= Daniel Doan =

American novelist

Daniel Doan (February 23, 1914 - September 24, 1993) is best known for his classic hiking books, 50 Hikes in the White Mountains and 50 More Hikes in New Hampshire. He is also the author of two novels, The Crystal Years and Amos Jackman, and a memoir, Our Last Backpack.

His North Country history, Indian Stream Republic: Settling a New England Frontier, 1785-1842, grew out of his explorations in the Pittsburg area. Reviewing the book in the December 1997 issue of Appalachia, Gene Daniell wrote that it
"gives an excellent account of the history of the Indian Stream Republic, and it also provides an evocative picture of the life of the settlements, a life hard but curiously satisfying to those who had the will and the luck to make good. The reader will gain a great deal of insight into the lives of the people who settled the frontier regions of New England, most of whom are memorialized only by a weathered stone in a cemetery near a church or along a back road. In a real sense, this book is their living memorial."

**Given records:**
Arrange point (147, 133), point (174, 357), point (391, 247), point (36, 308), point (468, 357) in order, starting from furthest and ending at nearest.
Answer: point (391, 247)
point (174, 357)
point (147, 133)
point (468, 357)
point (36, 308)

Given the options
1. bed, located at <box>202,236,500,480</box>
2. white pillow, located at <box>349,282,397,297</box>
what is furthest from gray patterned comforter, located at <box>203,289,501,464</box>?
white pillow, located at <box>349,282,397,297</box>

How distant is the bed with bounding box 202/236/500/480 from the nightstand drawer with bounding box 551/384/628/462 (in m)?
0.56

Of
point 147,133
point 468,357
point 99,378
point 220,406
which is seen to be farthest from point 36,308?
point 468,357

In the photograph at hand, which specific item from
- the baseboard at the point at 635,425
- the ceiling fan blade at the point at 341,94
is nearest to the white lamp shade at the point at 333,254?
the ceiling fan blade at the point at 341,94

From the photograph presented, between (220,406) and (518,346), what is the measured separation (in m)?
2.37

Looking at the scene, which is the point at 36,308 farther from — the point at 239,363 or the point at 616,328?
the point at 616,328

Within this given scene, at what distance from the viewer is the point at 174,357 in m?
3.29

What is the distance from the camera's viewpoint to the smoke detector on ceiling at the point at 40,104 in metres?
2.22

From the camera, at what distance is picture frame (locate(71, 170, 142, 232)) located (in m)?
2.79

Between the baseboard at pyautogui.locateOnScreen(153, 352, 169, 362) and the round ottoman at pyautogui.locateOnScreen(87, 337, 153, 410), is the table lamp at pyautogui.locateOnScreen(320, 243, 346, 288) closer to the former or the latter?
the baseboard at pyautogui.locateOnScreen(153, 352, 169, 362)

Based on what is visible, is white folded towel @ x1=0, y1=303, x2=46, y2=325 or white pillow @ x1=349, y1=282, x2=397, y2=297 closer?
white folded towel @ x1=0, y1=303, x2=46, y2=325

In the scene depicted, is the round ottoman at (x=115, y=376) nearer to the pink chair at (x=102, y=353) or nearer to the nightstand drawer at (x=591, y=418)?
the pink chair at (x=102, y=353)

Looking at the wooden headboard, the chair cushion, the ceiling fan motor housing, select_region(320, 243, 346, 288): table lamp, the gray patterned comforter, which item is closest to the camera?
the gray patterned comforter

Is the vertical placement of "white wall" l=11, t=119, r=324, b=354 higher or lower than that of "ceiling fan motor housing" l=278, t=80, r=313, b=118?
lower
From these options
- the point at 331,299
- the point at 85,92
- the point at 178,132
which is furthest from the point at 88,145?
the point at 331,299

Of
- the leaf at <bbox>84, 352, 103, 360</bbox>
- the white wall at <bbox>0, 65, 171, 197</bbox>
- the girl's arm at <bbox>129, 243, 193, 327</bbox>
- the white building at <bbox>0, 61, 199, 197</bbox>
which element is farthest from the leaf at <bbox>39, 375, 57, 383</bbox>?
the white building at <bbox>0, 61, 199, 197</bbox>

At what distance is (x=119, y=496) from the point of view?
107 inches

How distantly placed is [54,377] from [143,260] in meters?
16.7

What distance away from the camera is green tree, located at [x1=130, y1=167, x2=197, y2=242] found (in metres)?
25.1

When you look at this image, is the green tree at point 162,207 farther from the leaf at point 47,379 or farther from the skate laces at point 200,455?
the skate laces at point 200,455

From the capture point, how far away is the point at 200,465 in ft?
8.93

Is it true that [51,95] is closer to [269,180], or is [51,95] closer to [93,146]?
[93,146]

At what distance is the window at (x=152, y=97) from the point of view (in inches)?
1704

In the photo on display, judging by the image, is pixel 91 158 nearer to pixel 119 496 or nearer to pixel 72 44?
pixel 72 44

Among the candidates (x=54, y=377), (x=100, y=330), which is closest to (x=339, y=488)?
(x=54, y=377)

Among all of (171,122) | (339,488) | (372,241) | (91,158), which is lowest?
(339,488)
---
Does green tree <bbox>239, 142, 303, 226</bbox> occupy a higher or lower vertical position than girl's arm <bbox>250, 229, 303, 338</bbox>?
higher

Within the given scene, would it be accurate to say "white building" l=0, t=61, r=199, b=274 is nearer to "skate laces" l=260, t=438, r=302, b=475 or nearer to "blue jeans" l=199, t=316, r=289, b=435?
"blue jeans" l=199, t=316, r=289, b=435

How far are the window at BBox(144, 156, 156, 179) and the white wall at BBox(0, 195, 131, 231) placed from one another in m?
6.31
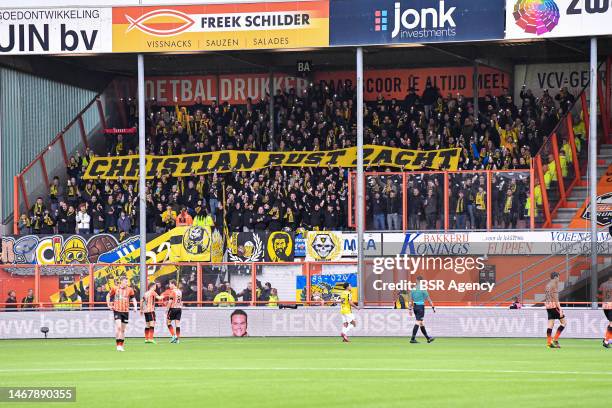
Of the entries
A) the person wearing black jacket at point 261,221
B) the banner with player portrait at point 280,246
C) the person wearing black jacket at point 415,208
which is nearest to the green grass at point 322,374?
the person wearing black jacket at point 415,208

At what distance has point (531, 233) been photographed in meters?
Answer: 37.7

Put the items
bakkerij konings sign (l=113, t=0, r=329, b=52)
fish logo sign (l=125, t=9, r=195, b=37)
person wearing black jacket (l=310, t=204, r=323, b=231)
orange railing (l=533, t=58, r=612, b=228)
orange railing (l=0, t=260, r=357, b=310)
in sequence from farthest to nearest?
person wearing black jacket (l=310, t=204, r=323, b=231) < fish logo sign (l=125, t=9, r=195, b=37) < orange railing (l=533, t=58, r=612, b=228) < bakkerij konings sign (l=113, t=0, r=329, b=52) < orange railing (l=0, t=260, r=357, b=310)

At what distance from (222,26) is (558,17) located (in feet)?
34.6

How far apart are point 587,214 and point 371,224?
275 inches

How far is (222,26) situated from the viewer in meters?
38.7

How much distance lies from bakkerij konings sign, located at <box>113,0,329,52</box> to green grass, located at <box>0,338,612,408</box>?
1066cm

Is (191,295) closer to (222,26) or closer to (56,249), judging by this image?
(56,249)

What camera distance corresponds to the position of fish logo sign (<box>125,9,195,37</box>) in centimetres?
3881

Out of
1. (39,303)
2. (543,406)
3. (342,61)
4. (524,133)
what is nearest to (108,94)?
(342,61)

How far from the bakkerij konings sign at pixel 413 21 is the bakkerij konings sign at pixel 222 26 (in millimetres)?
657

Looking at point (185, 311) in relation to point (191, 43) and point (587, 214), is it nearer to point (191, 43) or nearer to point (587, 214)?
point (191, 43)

**Exercises to complete:**
A. According to the Daniel Doan article, what are the titles of Doan's two novels?
B. Reproduce everything in the Daniel Doan article from "Daniel Doan (February" down to "Our Last Backpack.", swapping "novels" for "works of fiction".
C. Carry on the Daniel Doan article from the point where it stops.
The records are separate from the Daniel Doan article.

**Exercise answers:**
A. The Crystal Years and Amos Jackman.

B.
Daniel Doan (February 23, 1914 - September 24, 1993) is best known for his classic hiking books, 50 Hikes in the White Mountains and 50 More Hikes in New Hampshire. He is also the author of two works of fiction, The Crystal Years and Amos Jackman, and a memoir, Our Last Backpack.

C.
Doan was born in Summit, New Jersey, the son of Frank Carleton Doan, a Unitarian minister. The family's summer home was in Orford, New Hampshire, where Doan's grandmother had been born. This area had a great influence on him, nurturing his love of the woods and mountains, hiking, and fishing. After his father's death in Winchester, Massachusetts, when Doan was fifteen, he moved with his mother to Hanover, New Hampshire, and lived in New Hampshire for the rest of his life.

Doan graduated from the Clark Preparatory School in Hanover in 1932 and Dartmouth College in 1936. Doan then went into farming with his wife, Ernestine Crone, in Orford and subsequently in Belmont. He also wrote short stories and articles. In 1939 his daughter Ruth was born, and in 1941 his daughter Penelope. The family moved to Laconia, New Hampshire, where Dan worked for a manufacturing company and continued writing, hiking, and fishing.

After Ernestine's death in 1982, he married Marjorie Marran and they moved to Jefferson, New Hampshire.

In July 1993, the Dartmouth Outing Club named a Smarts Mountain trail in Orford the Daniel Doan Trail, "in recognition of Daniel Doan's efforts to stimulate interest and involvement in hiking and the out-of-doors". Doan died on September 24 of that year in Lancaster, New Hampshire.
The New Hampshire Writers' Project honored him posthumously with its 1994 Lifetime Achievement Award. His papers are archived at Dartmouth College, and daughter Ruth has continued to compile later editions of the hiking guidebooks under the original titles.

Doan's papers are held at Rauner Special Collections Library at Dartmouth College.